Davalı sigortanın sorumluluğu ancak kendi sigortalısının kusuruna isabet eden miktarla sınırlı ise de; somut olayda, dava dışı sigortalı sürücü ile dava dışı hayvan otlatan şahıs davaya konu zarardan müştereken ve müteselsilen sorumlu olup, davacı tarafından kusura dayalı dava açılmamış olmasına göre davalı sigorta şirketinin ise sigortalı sürücünün zararından sorumlu olması nedeniyle verdiği zarardan da dolayısıyla müştereken ve müteselsilen sorumlu olduğunun kabul edilmesi gerekir.
Açıklanan nedenlerle, usul ve yasaya uygun olarak verilen ilk derece mahkemesi kararına karşı davalı sigorta vekilinin istinaf başvurusunun HMK’nın 353/1-b-1 maddesi gereğince esastan reddine dair aşağıdaki hüküm kurulmuştur.
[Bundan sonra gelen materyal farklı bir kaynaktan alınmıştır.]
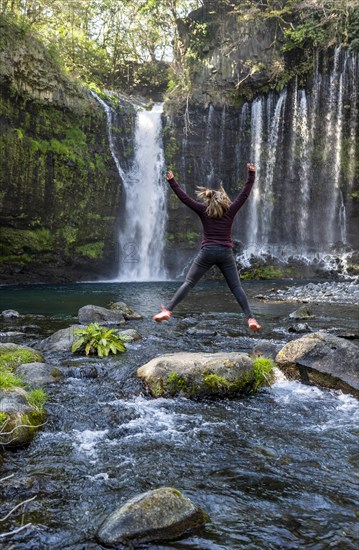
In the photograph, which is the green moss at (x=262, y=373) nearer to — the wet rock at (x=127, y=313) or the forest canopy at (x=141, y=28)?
the wet rock at (x=127, y=313)

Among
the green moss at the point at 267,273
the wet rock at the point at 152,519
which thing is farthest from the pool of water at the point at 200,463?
the green moss at the point at 267,273

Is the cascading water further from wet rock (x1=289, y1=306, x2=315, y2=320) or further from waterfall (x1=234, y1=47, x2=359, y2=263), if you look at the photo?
wet rock (x1=289, y1=306, x2=315, y2=320)

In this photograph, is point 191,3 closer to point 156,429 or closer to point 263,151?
point 263,151

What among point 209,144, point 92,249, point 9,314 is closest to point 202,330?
point 9,314

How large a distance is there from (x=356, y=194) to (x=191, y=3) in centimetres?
1953

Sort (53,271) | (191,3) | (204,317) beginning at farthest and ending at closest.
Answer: (191,3), (53,271), (204,317)

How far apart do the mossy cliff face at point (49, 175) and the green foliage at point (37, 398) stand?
2019 cm

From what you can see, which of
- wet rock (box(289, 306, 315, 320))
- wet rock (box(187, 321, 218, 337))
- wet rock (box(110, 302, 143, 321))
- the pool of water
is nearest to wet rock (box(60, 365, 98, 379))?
the pool of water

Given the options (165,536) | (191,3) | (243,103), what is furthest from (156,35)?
(165,536)

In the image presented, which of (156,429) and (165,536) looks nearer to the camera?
(165,536)

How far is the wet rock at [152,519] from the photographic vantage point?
3.49 meters

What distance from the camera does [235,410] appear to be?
6469mm

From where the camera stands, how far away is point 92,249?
1128 inches

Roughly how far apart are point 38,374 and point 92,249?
851 inches
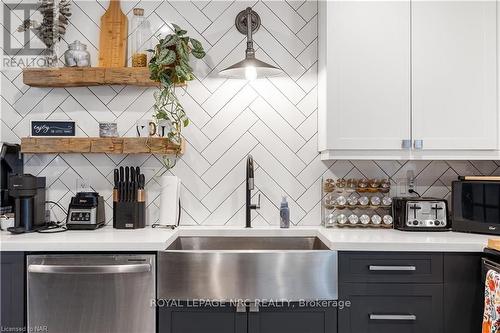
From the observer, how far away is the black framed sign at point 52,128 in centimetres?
259

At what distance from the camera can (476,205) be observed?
90.4 inches

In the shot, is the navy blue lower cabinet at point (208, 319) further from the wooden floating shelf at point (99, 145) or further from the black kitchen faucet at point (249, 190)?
the wooden floating shelf at point (99, 145)

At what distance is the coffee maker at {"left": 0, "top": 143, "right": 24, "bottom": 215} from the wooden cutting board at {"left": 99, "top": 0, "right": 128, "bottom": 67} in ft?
2.48

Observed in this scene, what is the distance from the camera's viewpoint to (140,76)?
246 centimetres

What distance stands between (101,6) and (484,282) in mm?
2715

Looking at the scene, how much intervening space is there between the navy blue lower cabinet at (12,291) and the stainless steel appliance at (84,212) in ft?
1.51

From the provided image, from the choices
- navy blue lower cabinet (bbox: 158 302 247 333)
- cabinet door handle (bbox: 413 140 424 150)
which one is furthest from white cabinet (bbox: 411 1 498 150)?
navy blue lower cabinet (bbox: 158 302 247 333)

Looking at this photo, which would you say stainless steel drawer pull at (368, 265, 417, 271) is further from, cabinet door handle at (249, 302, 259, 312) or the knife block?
the knife block

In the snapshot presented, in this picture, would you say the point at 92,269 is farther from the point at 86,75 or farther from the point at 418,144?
the point at 418,144

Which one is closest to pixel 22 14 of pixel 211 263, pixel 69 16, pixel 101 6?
pixel 69 16

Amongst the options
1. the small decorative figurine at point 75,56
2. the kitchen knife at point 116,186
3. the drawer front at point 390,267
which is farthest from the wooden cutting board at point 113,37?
the drawer front at point 390,267

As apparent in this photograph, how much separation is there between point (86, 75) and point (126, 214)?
0.88 metres

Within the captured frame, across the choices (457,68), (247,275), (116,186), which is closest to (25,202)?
(116,186)

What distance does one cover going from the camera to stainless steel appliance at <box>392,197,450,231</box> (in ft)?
7.79
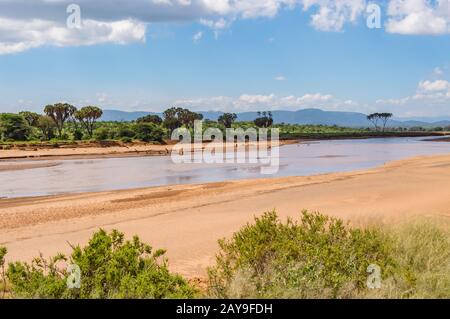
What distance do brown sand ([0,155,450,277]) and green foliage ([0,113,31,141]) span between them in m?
53.2

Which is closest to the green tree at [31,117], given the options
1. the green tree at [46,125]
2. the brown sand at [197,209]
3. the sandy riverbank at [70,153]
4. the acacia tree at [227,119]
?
the green tree at [46,125]

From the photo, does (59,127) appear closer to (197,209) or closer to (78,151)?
(78,151)

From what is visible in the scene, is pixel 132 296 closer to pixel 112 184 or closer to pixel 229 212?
pixel 229 212

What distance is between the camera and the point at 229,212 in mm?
17188

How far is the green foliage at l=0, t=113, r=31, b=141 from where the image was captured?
70.6 meters

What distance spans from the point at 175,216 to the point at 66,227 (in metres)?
3.58

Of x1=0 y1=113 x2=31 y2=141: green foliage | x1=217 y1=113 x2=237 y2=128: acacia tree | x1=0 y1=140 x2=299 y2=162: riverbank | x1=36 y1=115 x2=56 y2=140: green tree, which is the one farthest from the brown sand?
x1=217 y1=113 x2=237 y2=128: acacia tree

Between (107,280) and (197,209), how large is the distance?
12.0 m

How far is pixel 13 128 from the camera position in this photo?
2815 inches

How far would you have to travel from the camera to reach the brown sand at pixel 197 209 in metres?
12.6

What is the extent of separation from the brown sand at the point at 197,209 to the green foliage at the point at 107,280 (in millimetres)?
3074

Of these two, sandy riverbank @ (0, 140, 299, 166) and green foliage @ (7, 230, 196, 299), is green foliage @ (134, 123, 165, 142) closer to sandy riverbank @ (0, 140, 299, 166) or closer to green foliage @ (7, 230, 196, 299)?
sandy riverbank @ (0, 140, 299, 166)

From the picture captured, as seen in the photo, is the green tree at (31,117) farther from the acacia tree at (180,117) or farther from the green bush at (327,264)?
the green bush at (327,264)

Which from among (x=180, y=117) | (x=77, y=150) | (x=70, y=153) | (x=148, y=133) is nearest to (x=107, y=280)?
(x=70, y=153)
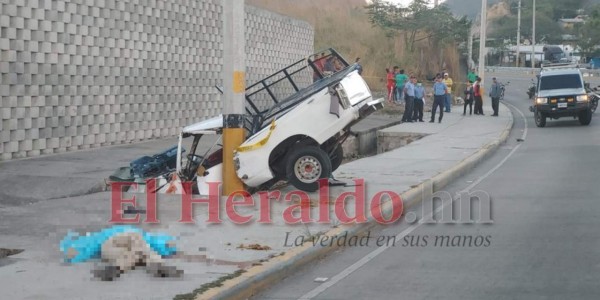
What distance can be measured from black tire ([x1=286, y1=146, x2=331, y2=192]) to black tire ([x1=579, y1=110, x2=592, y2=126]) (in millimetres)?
21000

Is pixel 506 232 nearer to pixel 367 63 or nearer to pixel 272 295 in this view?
pixel 272 295

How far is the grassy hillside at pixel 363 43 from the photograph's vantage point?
158 ft

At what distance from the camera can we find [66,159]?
18.0 metres

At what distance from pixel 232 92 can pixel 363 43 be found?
36063 millimetres

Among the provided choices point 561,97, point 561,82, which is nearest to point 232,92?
point 561,97

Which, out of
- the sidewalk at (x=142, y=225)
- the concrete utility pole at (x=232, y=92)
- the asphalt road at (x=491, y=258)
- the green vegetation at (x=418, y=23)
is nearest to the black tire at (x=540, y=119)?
the sidewalk at (x=142, y=225)

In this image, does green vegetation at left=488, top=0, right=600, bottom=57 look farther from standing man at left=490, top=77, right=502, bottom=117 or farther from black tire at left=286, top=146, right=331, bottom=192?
black tire at left=286, top=146, right=331, bottom=192

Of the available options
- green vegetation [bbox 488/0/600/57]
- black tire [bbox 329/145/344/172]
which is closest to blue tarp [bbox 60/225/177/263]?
black tire [bbox 329/145/344/172]

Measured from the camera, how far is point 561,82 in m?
33.8

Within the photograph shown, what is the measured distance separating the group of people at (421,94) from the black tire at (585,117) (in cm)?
471

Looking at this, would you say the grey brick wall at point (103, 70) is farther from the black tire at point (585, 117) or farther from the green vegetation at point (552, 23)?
the green vegetation at point (552, 23)

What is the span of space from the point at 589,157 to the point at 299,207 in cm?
1094

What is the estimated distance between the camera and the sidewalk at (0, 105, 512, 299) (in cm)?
833

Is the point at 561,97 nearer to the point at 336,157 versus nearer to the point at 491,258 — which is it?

HÜKÜM : Gerekçesi yukarıda izah edildiği üzere;
1-Davalı ... Sigorta AŞ vekilinin istinaf başvurusunun Hukuk Muhakemeleri Kanunu'nun 353/1-b.1. maddesi gereğince ESASTAN REDDİNE,
2-Harçlar Kanunu gereğince alınması gereken 5.374,14 -TL istinaf karar harcından peşin alınan 1343,53-TL harcın mahsubu ile bakiye 4.030,61-TL harcın davalıdan alınarak hazineye gelir kaydına,
3-Davalı tarafça yapılan istinaf yargılama giderlerinin üzerinde bırakılmasına,
4-Gider avansından artan kısım varsa karar kesinleştiğinde davalıya iadesine,
5-Karar tebliği, kesinleştirme, harç tahsil ve gider avansı iade işlemlerinin ilk derece mahkemesince yerine getirilmesine,
Dair, dosya üzerinde yapılan inceleme sonunda, HMK.nın 362/1-a maddesi uyarınca KESİN olmak üzere 12/04/2023 tarihinde oy birliği ile karar verildi.

Başkan
Üye
Üye
Katip

* Bu belge, 5070 sayılı Kanun hükümleri gereğince elektronik imza ile imzalanmıştır.